** PROBLEM DESCRIPTION **
Convert the listing below into a numbered list with one line per entry, and leave out any blank lines.

** RAW RECORDS **
────

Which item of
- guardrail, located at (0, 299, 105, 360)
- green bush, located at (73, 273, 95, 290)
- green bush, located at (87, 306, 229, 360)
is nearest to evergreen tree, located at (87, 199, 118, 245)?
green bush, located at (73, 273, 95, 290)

────

** ANSWER BELOW **
1. Which item of
2. - guardrail, located at (0, 299, 105, 360)
3. - green bush, located at (73, 273, 95, 290)
4. - green bush, located at (87, 306, 229, 360)
5. is nearest to evergreen tree, located at (87, 199, 118, 245)?
6. green bush, located at (73, 273, 95, 290)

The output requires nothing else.